Moldmakers that have survived the trend to offshore manufacturing are those most experts put at the top of the food chain in engineering capabilities and productivity. Their ability to work closely with OEMs in developing and refining component design, especially with the continuing emphasis on miniaturization, and in producing tools that expand the parameters of injection molding, give them an advantage over firms whose main selling point is price.

“Our customer base is uncomfortable with going to Asia for molding operations because they’re afraid they’ll lose proprietary ownership of manufacturing,” says Vice President of Engineering Don Hickel at Accede Mold & Tool Co. (Rochester, NY). “We work with our customers on a lot of developing and next-generation manufacturing methods. The technology is very diversified.”

Much of the work that companies like Accede are involved with centers on molds for small or miniature parts like connectors, molded interconnect devices and other components that must be fabricated with precision and repeatability, maintain dimensional tolerance during assembly and use, offer tactile enhancements and, when necessary, meet stringent cosmetic demands.

Collected data
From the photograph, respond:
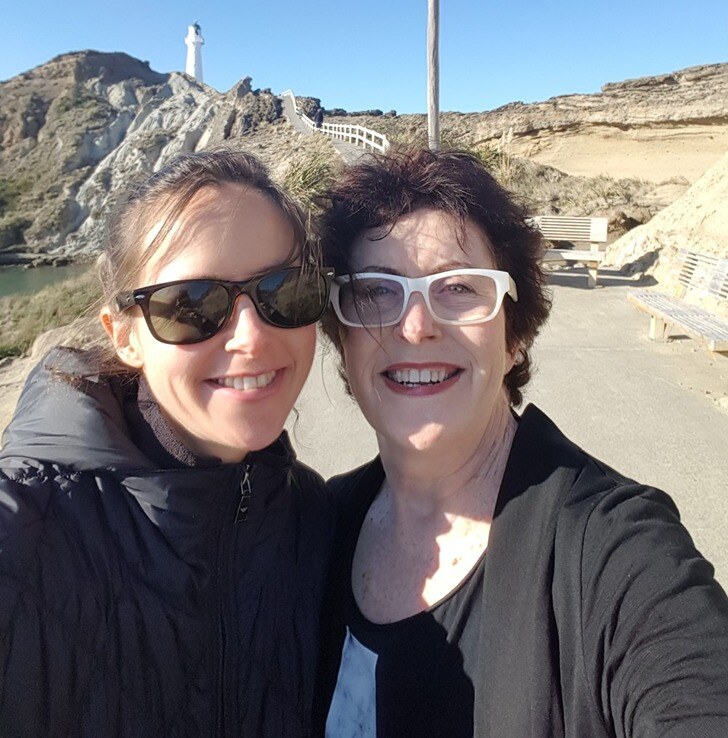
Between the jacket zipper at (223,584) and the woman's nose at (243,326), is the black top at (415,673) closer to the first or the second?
the jacket zipper at (223,584)

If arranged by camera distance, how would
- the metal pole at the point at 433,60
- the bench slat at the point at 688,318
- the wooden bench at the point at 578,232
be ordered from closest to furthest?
1. the bench slat at the point at 688,318
2. the metal pole at the point at 433,60
3. the wooden bench at the point at 578,232

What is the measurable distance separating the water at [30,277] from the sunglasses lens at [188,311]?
3217 centimetres

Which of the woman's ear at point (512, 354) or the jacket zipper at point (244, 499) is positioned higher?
the woman's ear at point (512, 354)

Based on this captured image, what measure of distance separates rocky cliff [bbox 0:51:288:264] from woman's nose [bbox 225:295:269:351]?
39.0 m

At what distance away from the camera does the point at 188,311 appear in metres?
1.30

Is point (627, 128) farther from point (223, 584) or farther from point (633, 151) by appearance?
point (223, 584)

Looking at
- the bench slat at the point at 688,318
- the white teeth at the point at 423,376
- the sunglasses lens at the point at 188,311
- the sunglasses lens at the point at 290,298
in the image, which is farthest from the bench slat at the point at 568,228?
the sunglasses lens at the point at 188,311

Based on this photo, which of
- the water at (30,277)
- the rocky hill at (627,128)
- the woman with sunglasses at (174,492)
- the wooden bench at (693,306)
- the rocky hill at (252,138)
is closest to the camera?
the woman with sunglasses at (174,492)

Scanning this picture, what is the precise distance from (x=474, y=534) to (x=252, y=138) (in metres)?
40.6

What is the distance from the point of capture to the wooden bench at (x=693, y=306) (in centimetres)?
568

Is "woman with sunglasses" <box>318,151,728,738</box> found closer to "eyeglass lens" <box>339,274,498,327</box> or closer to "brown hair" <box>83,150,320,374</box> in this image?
"eyeglass lens" <box>339,274,498,327</box>

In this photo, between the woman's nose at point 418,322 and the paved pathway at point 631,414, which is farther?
the paved pathway at point 631,414

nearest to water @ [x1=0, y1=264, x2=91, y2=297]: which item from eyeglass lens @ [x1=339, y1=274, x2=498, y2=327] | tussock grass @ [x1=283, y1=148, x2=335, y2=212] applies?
tussock grass @ [x1=283, y1=148, x2=335, y2=212]

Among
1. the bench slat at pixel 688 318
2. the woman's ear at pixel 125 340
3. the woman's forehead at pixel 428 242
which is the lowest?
the bench slat at pixel 688 318
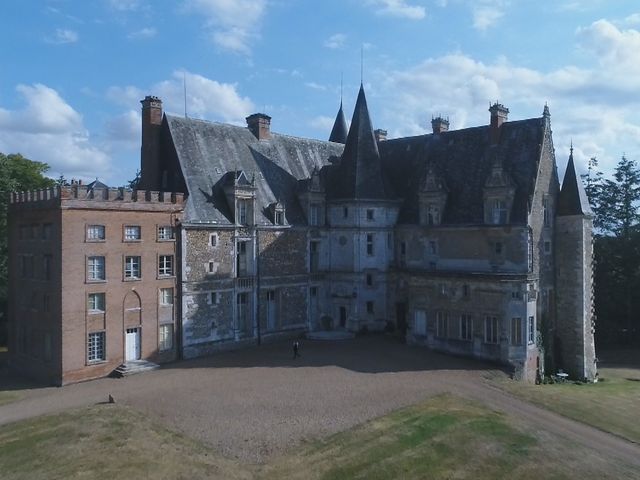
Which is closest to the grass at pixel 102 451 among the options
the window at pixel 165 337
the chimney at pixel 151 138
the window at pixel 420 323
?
the window at pixel 165 337

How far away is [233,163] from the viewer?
38500mm

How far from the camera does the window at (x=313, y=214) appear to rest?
4038cm

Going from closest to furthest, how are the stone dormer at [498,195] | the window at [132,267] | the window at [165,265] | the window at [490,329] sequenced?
the window at [132,267] < the window at [165,265] < the window at [490,329] < the stone dormer at [498,195]

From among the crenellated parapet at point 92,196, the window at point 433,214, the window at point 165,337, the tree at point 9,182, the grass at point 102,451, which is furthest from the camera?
→ the tree at point 9,182

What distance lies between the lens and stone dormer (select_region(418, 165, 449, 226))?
124 feet

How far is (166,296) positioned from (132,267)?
8.58 ft

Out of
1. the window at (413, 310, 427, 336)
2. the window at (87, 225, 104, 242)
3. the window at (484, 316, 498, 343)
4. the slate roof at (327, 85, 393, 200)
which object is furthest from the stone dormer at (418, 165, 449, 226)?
the window at (87, 225, 104, 242)

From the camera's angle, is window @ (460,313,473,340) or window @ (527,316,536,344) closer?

#### SET TASKS
1 – Answer these questions using the moldmaking text:
(a) What is the main selling point of the firms that surviving moldmakers have an advantage over?
(b) What is Don Hickel's title at Accede Mold & Tool Co.?
(c) Which two specific kinds of small or miniature parts are named first in the list of parts?
2 – Summarize the moldmaking text in two sentences.
3 – Translate this sentence from the moldmaking text into Spanish: "We work with our customers on a lot of developing and next-generation manufacturing methods."
The rows were gathered from a separate source.

#### OUTPUTS IN ORDER
1 –
(a) Price.
(b) Vice President of Engineering.
(c) Connectors and molded interconnect devices.

2 – Moldmakers that survived the shift to offshore manufacturing are those rated highest in engineering capability and productivity, and their close work with OEMs on component design and advanced tooling gives them an edge over firms that compete mainly on price. At Accede Mold & Tool Co., customers avoid Asian molding for fear of losing proprietary ownership of manufacturing, and much of the work centers on precise, repeatable molds for small parts such as connectors and molded interconnect devices.

3 – Trabajamos con nuestros clientes en muchos métodos de fabricación en desarrollo y de próxima generación.